**Direction**
Could you copy out the records below, unchanged, from the line containing "How distant from" through the line containing "1779 millimetres"?

**Data for this exercise**
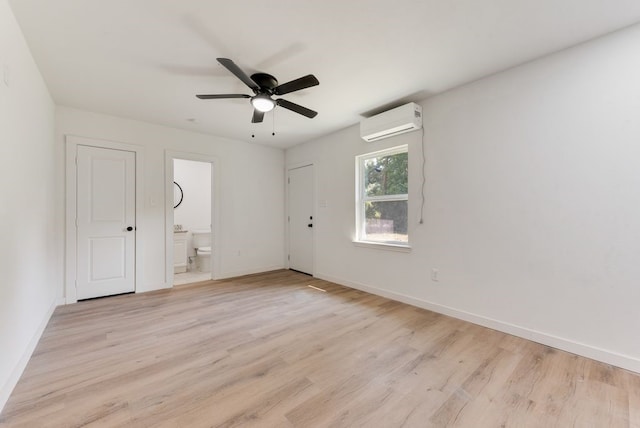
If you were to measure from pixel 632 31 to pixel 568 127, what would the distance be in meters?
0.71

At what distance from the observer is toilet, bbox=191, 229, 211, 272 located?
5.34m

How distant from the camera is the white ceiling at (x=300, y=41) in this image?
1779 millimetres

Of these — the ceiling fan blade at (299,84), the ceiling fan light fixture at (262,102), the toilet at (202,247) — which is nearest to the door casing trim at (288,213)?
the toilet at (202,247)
---
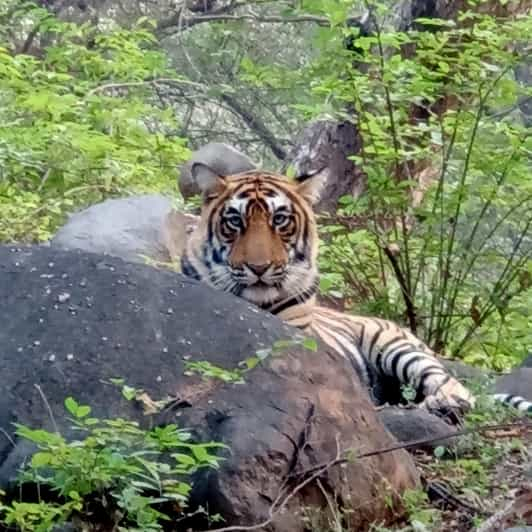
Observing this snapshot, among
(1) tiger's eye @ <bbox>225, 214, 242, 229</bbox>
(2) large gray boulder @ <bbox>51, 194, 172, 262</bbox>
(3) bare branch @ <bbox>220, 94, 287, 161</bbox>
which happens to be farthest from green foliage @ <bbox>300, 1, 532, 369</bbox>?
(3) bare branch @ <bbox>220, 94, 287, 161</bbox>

**Correct result**
How distant from the camera is the white ceiling at (x=300, y=41) in this image?
1779 millimetres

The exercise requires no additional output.